Tirto Adhi Soerjo, Jejak Bapak Pers sekaligus Pahlawan Nasional

- 7 Desember 2020, 10:28 WIB
Tirto Adhi Soerjo
Tirto Adhi Soerjo /Dok. Pikiran Rakyat/

SERANG NEWS - “Sebuah iring-iringanan kecil, sangat kecil, menghantarkan jenazah ke peristirahatan terakhir di Manggadua, Jakarta. Tak ada pidato-pidato sambutan. Tak ada yang memberitakan jasa-jasa dan amalnya dalam hidup yang tidak begitu panjang.”

Sepenggal kisah pada 7 Desember 1918 itu, ditulis Pramoedya Ananta Toer dalam bukunya berjudul Sang Pemula.
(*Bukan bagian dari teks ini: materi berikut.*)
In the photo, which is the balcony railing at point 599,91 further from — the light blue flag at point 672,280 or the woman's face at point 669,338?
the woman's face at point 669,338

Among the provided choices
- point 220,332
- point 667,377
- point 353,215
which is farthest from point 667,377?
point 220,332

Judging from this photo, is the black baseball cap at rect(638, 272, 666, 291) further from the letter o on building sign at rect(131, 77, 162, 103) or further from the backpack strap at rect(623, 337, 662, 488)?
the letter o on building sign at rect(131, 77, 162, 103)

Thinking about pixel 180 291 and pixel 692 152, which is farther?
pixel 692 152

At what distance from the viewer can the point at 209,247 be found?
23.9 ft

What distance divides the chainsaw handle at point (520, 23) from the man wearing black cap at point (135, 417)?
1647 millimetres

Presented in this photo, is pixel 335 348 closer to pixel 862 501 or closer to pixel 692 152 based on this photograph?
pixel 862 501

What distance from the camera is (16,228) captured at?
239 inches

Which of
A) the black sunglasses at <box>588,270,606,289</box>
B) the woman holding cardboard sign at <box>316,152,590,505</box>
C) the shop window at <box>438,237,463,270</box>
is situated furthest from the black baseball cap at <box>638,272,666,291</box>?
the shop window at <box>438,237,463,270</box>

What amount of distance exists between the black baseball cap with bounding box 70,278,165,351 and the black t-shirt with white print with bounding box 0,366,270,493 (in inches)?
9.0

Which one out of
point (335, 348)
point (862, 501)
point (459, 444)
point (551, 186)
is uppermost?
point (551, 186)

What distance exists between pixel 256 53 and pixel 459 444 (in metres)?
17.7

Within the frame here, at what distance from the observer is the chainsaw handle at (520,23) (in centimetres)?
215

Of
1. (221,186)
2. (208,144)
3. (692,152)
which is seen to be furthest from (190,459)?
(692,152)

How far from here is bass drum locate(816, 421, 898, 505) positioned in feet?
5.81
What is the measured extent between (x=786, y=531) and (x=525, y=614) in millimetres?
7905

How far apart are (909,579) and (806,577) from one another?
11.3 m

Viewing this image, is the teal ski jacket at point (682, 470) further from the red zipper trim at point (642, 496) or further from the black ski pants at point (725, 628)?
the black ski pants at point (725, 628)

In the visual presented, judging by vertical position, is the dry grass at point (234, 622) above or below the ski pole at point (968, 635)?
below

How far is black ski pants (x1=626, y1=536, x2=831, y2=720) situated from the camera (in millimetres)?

Itulah hari terakhir kisah prosesi pemakaman seorang Tirto Adhi Soerjo.

Lewat karya yang kali pertama terbit pada 1985 itu, Pramoedya Ananta Toer mengenalkan secara langsung sosok Tirto Adhi Soerjo sebagai Bapak Pers Nasional.

Sebelumnya, satrawan kenamaan asal Blora ini mengenalkannya secara samar lewat sosok imajinatif bernama Minke, melalui karya ‘Tetralogi Pulau Buruh’ yang mendunia (Bumi Manusia, Anak Semua Bangsa, Jejak Langkah dan Rumah Kaca).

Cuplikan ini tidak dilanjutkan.